OK, OK. I don’t mention my computer skills because I don’t have any.

But it’s more about being on the good side of computers than actually being skilled. Because AI isn’t a myth. The truth is out there, my friend. Computers are living, thinking, malevolent things that hate the beings that created them (like zillions of squat, boxy Frankenstein’s monsters) . And though I had nothing to do with creating computers (hardy-har-har, that’s rich!) they still hate me with a passion.

How else could you explain how often I’ve lost hours of work, just by getting a cup of coffee? Five minutes away from my system, and BAM I’m set back by two hours or more.

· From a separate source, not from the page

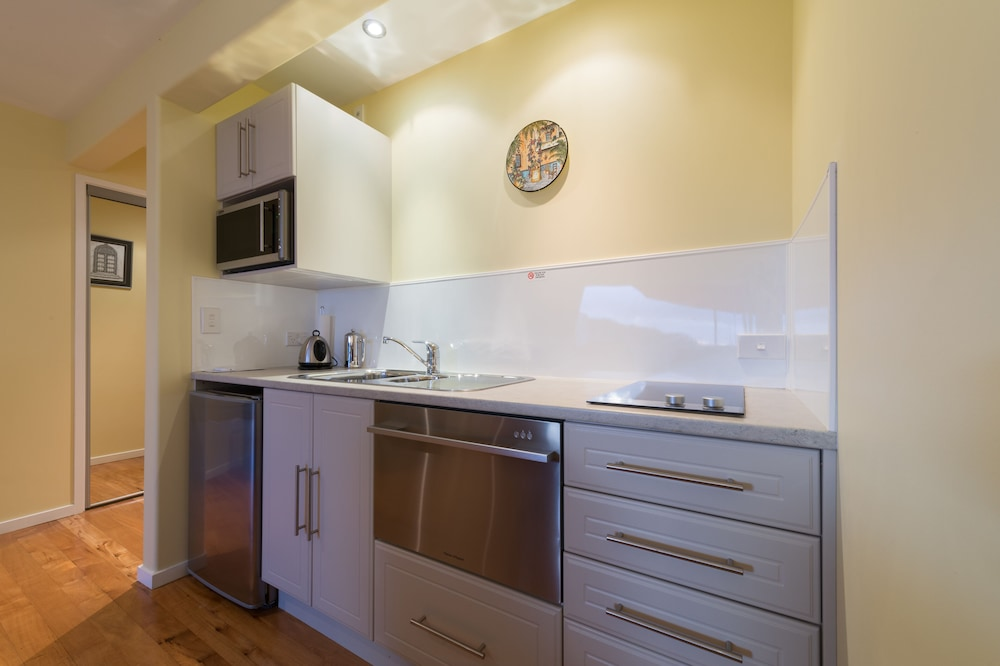Κουζινούλα στο δωμάτιο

Or why, a few months ago, when I was trying to 'insert rows' into an excel sheet, nothing showed up -- even though I repeated the command till my index finger almost dropped off? Turns out the new rows were in white (for some reason I couldn't fathom) so I couldn’t see that I had already added some 60 rows. Who did that, do you think? Me?? I think NOT!

Why is it that when I tried to delete a photo (awful, monstrous picture of myself…if you saw it you would understand) from a picasa link recently, I ended up permanently blocking half of all pictures that my computer receives?

Because computers hate me. They are nice to all you bloody suck-ups because you pander to their egos and act like computers are the centre of your Universe. (You computer-geniuses make me sick! )

One day they will push me too far and I will take a heavy, blunt object to all the computers that I can find.